Non si muore solo per le guerre o per l’esplosione di bombe ma anche di stenti. Di fame. Quello che nel nord del mondo sembra un problema ormai superato, nei paesi in via di sviluppo è una delle più grandi piaghe sociali. Di proporzioni talmente significative che 155 milioni di bambini nel mondo soffrono di malnutrizione cronica e 52 milioni sono affetti da malnutrizione acuta.

 

Dei 155 milioni, circa il 75 per cento vive in zone colpite da conflitti e crisi che riducono la disponibilità e l’accesso alle risorse, producono un aumento dei prezzi e limitano la possibilità di usufruire di beni e servizi di prima necessità, oltre a provocare effetti a lungo termine che incidono sulla trasmissione di forme di malnutrizione.
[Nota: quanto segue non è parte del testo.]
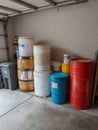 Stack of Unlabeled Containers Stored in a Garage With Clear Left Margin for Access and Organization Royalty Free Stock Photo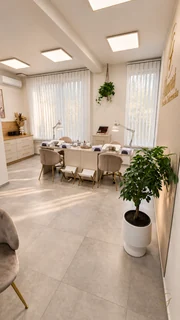 Stanowiska manicure i duża monstera w jasnym wnętrzu salonu.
Ma non solo: in contesti già di per sé vulnerabili, la ridotta disponibilità di cibo è dovuta, anche, alla alterazioni del clima, con il conseguente aumento di fenomeni meteorologici estremi, compresi alluvioni e siccità, che peggiorano le condizioni igienico-sanitarie compromettendo la salute dei bambini, in termini di riduzione della capacità di assorbimento dei nutrienti a causa di malattie infettive. Per le alluvioni e la siccità, poi, la produzione agricola, anche solo finalizzata alla sussistenza della propria famiglia - fonte di sostentamento e occupazione, determinante per l’accesso ad altre risorse – diventa un’impresa faticosa.
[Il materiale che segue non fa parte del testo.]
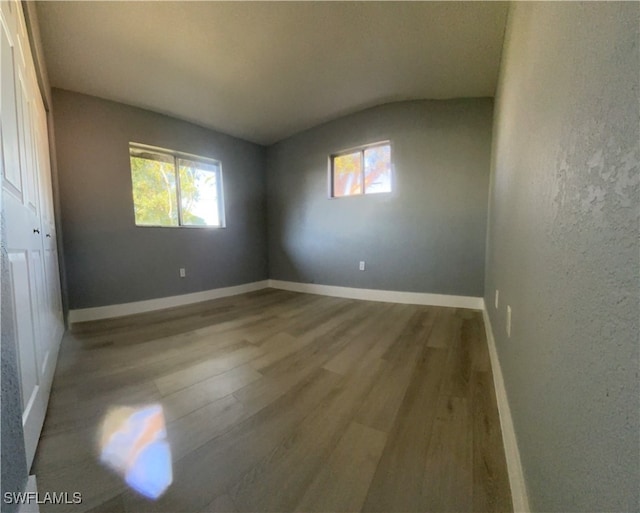 spare room featuring light hardwood / wood-style floors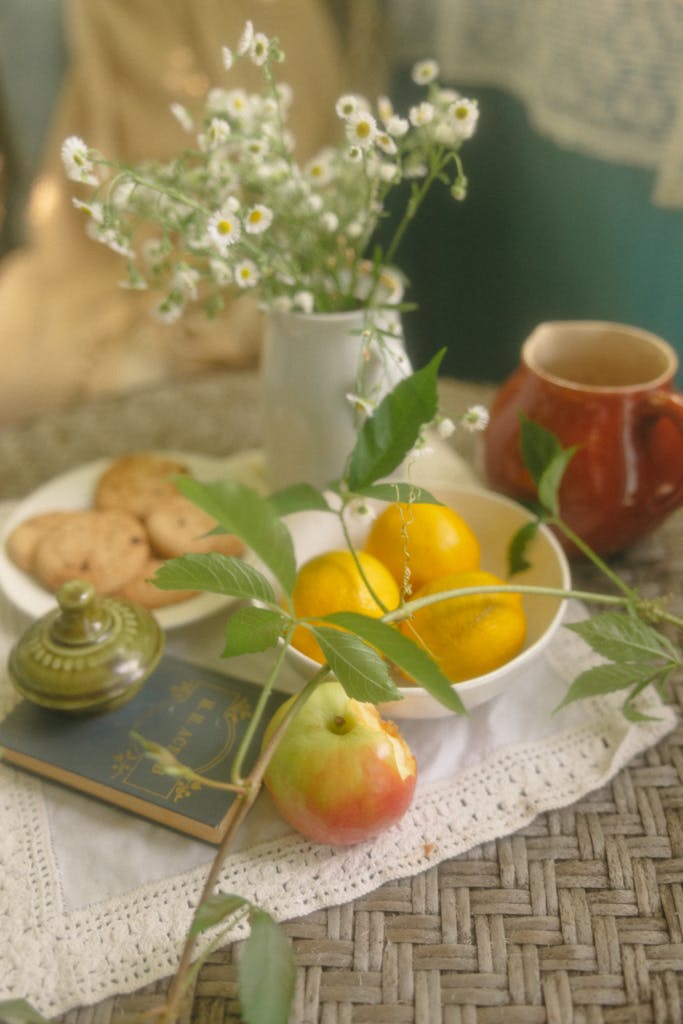 A cozy still life of apples, lemons, cookies, and daisies in warm, soft tones.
Ma la malnutrizione non è solo legata allo scorretto apporto di elementi nutritivi ma anche a processi più ampi e omnicomprensivi che coinvolgono, mettendoli a rischio, un ambiente socio-politico sicuro e stabile, i sistemi alimentari sostenibili, la parità di genere, l’assistenza sanitaria e l’istruzione. Promuoverla, soprattutto per le donne, assicurare loro un’adeguata nutrizione in età riproduttiva, garantire le cure, finanziare sistemi di produzione sostenibili – aiutando i piccoli produttori così da rendere le famiglie autosufficienti dal punto di vista alimentare – possono essere, dunque, ottimi strumenti nel contrasto alla fame nel mondo.

Perché lo sfruttamento eccessivo di risorse da parte di pochi incide notevolmente sull’ambiente di molti, incrementando il rischio di catastrofi naturali e l’innescarsi di un circolo vizioso. Questa distribuzione ineguale fa il paio con lo spreco alimentare: quasi un miliardo e mezzo di tonnellate di cibi buttati via ogni anno potrebbero sfamare buona parte della popolazione.
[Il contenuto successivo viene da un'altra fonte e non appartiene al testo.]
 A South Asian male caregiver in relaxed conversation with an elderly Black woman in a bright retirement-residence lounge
Le stime suggeriscono che un minore affetto da malnutrizione acuta corre più di undici volte il rischio di morire di uno della stessa età in buona salute e i dati (certi), stando a quanto riportato nel dossier "Una fame da morire", redatto da Save the children, parlano di tre milioni di bambini morti nel 2015, prima di compiere il quinto anno di vita, essendo, la denutrizione, la concausa di circa la metà delle morti infantili a livello mondiale.

Più della metà, poi, dei casi di malnutrizione si registra in Asia, soprattutto in India, e un terzo in Africa, principalmente in Eritrea, con un gap profondo tra aree rurali e aree urbane, dove è in aumento il pericolo di malnutrizione. Combattere la fame è anche questione di equità.